I want to mention a meeting that took place in Vancouver just recently with the ministers of health of the provinces and territories. They met with our federal Minister of Health. It was a disaster, quite frankly. Everybody was pointing fingers at everybody else, saying it is everybody else's fault that this meeting fell apart. The provinces want more money for health care, with no strings attached. They say the federal Minister of Health just is not listening.
On the other hand, the Minister of Health is finally feeling the reality of scarce resources. He says the provinces just do not understand his dilemma. On the one hand, he is having to work with his government's inflationary spending, and that it is never enough for the provinces. On the other hand, he knows that inflationary spending is driving up inflation and driving up interest rates.
We are now in a position where just the interest cost to service the national debt is going to be roughly equivalent to the amount of money the federal government pays to provinces in health transfers. The Bank of Canada's posted interest rate of 3.75%, times $1.3 trillion, if my math is correct, works out to roughly $40 billion. The federal government pays $45 billion in health transfers. These are the pressures we are facing. This is the result of the government's reckless inflationary spending. This is the legacy the current government is going to have to carry with it.
What will the Conservative Party do when we form government? When I listen to my constituents, that day cannot come early enough. As our leader has said on many occasions, instead of creating more cash, we will create more of what cash buys: more homes, more food and more resources here at home. We will remove government gatekeepers, get more homes built and make Canada the quickest place in the world to get building permits.
I was talking to marine operators in the Port of Vancouver, and they were telling me how long it takes to get an approval for any kind of project. One who also operates in the United States told us that within 18 months of applying for the approval, they actually had shovels in the ground. We can compare that to what happens in Vancouver, in Canada, and it is no wonder our productivity is so low. Everything gets bogged down with government gatekeepers.
We will make energy more affordable by approving projects more quickly. We will tackle climate change by making alternative energy cheaper, not by making Canadian energy more expensive.

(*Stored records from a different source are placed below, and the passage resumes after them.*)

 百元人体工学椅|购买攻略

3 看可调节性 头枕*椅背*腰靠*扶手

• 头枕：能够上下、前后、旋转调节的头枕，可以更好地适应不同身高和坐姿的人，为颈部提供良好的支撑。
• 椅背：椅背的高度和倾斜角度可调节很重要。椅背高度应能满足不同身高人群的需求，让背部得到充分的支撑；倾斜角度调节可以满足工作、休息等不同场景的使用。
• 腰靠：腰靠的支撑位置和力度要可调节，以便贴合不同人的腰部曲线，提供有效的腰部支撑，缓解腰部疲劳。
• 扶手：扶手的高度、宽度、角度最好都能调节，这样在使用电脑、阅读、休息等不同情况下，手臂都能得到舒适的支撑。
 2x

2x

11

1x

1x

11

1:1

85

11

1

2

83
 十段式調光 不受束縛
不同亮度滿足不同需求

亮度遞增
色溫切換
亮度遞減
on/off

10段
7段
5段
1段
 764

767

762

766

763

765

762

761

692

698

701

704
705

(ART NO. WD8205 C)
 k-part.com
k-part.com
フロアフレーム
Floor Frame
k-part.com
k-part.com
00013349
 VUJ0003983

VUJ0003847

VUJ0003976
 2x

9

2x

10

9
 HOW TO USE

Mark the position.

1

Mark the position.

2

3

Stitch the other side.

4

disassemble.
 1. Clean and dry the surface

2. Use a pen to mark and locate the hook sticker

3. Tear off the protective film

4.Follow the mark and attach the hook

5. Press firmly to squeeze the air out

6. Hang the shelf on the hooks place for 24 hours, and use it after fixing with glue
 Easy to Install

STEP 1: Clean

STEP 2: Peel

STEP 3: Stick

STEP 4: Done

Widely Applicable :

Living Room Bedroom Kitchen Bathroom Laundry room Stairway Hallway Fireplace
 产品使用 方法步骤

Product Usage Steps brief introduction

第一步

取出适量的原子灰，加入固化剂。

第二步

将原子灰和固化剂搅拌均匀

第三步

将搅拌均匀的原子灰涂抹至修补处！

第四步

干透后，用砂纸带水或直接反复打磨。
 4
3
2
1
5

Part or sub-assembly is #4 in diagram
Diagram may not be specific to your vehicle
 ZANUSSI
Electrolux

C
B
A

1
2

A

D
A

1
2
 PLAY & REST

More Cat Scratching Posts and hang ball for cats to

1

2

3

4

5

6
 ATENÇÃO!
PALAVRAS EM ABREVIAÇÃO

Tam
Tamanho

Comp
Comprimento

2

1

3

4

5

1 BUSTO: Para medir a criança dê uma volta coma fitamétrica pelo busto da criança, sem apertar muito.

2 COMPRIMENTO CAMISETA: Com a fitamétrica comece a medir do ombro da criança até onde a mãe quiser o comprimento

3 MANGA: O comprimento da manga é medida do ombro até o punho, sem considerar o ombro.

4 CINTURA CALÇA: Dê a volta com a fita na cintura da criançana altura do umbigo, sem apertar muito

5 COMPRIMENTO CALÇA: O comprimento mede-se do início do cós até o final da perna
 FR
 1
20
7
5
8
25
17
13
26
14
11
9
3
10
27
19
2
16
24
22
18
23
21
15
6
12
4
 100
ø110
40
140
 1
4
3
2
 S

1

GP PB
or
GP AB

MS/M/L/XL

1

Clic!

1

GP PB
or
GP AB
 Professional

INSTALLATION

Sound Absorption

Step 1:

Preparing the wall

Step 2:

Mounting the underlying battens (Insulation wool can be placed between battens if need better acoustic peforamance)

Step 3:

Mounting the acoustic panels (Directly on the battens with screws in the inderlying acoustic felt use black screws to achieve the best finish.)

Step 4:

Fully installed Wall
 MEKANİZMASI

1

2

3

We will reform tax and benefit systems to ensure that whenever anybody works and puts in some extra hours, it will pay off for them. The message I want to give to Cory in my riding is that a Conservative government will ensure that hard-working Canadians will be able to keep more of their paycheques to feed their families.
We will be voting against the fall economic statement because it did not respond to the demands we put forward, which I believe Canadians think are very reasonable.
First of all, we had asked that there be no new taxes. This includes cancelling all planned tax hikes, including the payroll tax increase that businesses in my community are fearing is going to make business even more difficult. We are asking for no new spending: a dollar for a dollar. If the government wants to spend an extra dollar, it needs to find a dollar somewhere else, pay-as-you-go style. This, I think, is completely reasonable.
Canadians are expecting the government to manage its finances properly. Under the current government, our economy is not being managed well.